- **本文**
なぜ私は選手に練習メモを書かせるのか

指導論

最初はそこまで深く考えていなかった

私のチームでは練習メモを書いています。

練習が終わった後、その日の内容や気付いたことを記録します。

今では当たり前になっていますが、最初から明確な目的があったわけではありません。

私自身が競技者として練習メモを書いていたので、選手にも書かせてみようと思っただけでした。

しかし数年続ける中で、私は練習メモの本当の価値に気付きました。

今では速くなるための練習以上に大切な役割があると思っています。


練習メモは記録ではない

練習メモというと、

「今日何をやったかを記録するもの」

と思われることがあります。

もちろんそれも大切です。

しかし私が本当に見ているのはそこではありません。

今日は何ができたのか。

何ができなかったのか。

なぜそうなったのか。

そして次に何をするのか。

そこを見ています。


現状確認だけでは成長しない

多くの選手は現状確認まではできます。

スタートが悪かった。

接地が上手くいかなかった。

加重ができなかった。

ここまでは意外と書けます。

しかし成長する選手は、その先があります。

次は何を試すのか。

どう改善するのか。

そこまで考え始めます。

私は以前、

「考える選手は伸びる」

と思っていました。

しかし今は少し違います。

考えるだけでは足りません。

考えたことを次の行動に変えられる選手が伸びるのだと思っています。


点と点が繋がり始める

以前、ある選手が私にこう話してきました。

「あの動きって、あのドリルの動きですよね」

私はその言葉が印象に残っています。

試合の動画。

過去の失敗。

練習で行ったドリル。

他の選手の動き。

それまで別々だったものが繋がり始めていたからです。

私はそういう瞬間を見ると、

この選手はまだ伸びると思います。

練習メモは、その点と点を繋ぐ作業でもあります。


書くだけでは意味がない

もちろん、練習メモを書けば全員が伸びるわけではありません。

(保存済みの項目)
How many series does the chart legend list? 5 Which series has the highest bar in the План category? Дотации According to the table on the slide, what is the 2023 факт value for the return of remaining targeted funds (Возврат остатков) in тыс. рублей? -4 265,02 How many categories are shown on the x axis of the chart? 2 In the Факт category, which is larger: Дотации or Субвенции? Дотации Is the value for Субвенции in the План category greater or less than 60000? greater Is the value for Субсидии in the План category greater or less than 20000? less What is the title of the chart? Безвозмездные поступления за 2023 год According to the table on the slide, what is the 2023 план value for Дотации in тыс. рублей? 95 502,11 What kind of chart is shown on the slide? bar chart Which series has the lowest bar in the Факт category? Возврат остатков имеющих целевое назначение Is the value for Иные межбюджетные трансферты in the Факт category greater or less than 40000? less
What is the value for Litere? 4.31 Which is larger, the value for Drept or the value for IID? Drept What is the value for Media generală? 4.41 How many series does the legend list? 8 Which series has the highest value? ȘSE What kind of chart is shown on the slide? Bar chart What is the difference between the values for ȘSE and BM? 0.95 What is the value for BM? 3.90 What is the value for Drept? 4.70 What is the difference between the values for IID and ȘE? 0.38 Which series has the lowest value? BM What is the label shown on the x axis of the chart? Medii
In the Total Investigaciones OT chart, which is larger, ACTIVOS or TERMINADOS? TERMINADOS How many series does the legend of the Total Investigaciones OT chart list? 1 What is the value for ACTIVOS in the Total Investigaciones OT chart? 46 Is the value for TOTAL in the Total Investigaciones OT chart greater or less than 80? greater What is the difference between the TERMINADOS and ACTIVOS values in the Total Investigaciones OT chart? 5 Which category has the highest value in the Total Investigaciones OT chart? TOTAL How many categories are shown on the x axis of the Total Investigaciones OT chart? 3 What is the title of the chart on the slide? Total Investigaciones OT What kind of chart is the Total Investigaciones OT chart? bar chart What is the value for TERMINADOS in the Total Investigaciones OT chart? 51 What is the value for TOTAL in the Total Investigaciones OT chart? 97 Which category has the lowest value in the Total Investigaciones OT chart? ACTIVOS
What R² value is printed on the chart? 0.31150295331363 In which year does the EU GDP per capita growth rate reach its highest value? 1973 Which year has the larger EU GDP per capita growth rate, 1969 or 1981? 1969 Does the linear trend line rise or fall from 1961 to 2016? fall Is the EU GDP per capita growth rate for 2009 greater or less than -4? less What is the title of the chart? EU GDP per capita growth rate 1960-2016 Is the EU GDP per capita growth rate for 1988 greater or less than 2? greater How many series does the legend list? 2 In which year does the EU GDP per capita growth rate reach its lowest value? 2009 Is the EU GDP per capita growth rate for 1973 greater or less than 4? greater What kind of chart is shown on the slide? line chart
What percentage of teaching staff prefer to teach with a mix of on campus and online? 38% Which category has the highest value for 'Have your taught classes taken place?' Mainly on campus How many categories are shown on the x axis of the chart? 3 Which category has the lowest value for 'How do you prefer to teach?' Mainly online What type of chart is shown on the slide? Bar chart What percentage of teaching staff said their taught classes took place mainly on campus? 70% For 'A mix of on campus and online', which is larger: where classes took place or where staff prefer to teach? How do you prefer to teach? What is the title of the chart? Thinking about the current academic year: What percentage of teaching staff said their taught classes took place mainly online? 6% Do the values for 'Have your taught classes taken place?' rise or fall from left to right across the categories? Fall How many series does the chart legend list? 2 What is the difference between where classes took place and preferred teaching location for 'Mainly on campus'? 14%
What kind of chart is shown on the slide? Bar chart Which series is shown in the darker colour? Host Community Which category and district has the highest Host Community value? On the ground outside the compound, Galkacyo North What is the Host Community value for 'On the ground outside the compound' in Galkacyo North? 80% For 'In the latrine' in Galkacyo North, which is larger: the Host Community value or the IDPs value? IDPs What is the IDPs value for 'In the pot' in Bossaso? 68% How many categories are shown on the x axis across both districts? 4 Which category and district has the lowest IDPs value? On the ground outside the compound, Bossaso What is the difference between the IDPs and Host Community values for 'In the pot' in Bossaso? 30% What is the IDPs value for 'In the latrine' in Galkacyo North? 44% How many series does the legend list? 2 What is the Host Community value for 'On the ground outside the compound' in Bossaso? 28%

- **課題の内容**
練習メモについての文章を、最後の文の後から書き進めること。

- **解答**
実際に毎日書いていても、思うように伸びなかった選手もいました。

大切なのは量ではありません。

書いた内容を行動に繋げられるかです。

考える。

整理する。

改善案を作る。

試す。

また振り返る。

この流れができて初めて意味があります。


なぜInstagramなのか

実は私のチームではInstagramを使っています。

最初は特別な理由があったわけではありません。

私は県立高校の部活動指導員です。

そのため、生徒とSNSで一対一のやり取りをすることは避けたいと思っていました。

そこで、

「個別にやり取りしなければいいのではないか」

と考えました。

今思えばかなり雑な発想です。

そこで選んだのがInstagramでした。

選手は練習メモを投稿し、私をメンションします。

私はコメントで返します。

全員が見ることができます。

DMは使いません。


結果的にそれが良かった

今振り返ると、それが良かったのかもしれません。

LINEで個別にやり取りしていたら、

選手と私だけの会話で終わっていたと思います。

しかしInstagramでは違います。

他の選手の考え方が見える。

他の選手の失敗が見える。

他の選手の改善方法が見える。

そして選手同士でもアドバイスが始まります。

最初から狙っていたわけではありません。

結果的に、選手同士が学び合う環境ができていました。


練習メモがチーム文化を作った

今振り返ると、

私のチームで行っていることの多くは練習メモと繋がっています。

現状確認。

課題発見。

改善案。

質問。

動画確認。

選手同士のアドバイス。

どれも練習メモから始まっています。

だから私は練習メモを書かせています。

速くなるためだけではありません。

自分で考えられる選手になってほしいからです。


最後に

私は選手に答えを与え続けたいわけではありません。

最終的には、自分で考え、自分で改善できる選手になってほしいと思っています。

練習メモはそのための道具です。

書くことが目的ではありません。

考えることが目的でもありません。

考えたことを次の行動に変えること。

その力を身につけてほしいと思っています。

だから私は今も、選手たちに練習メモを書かせています。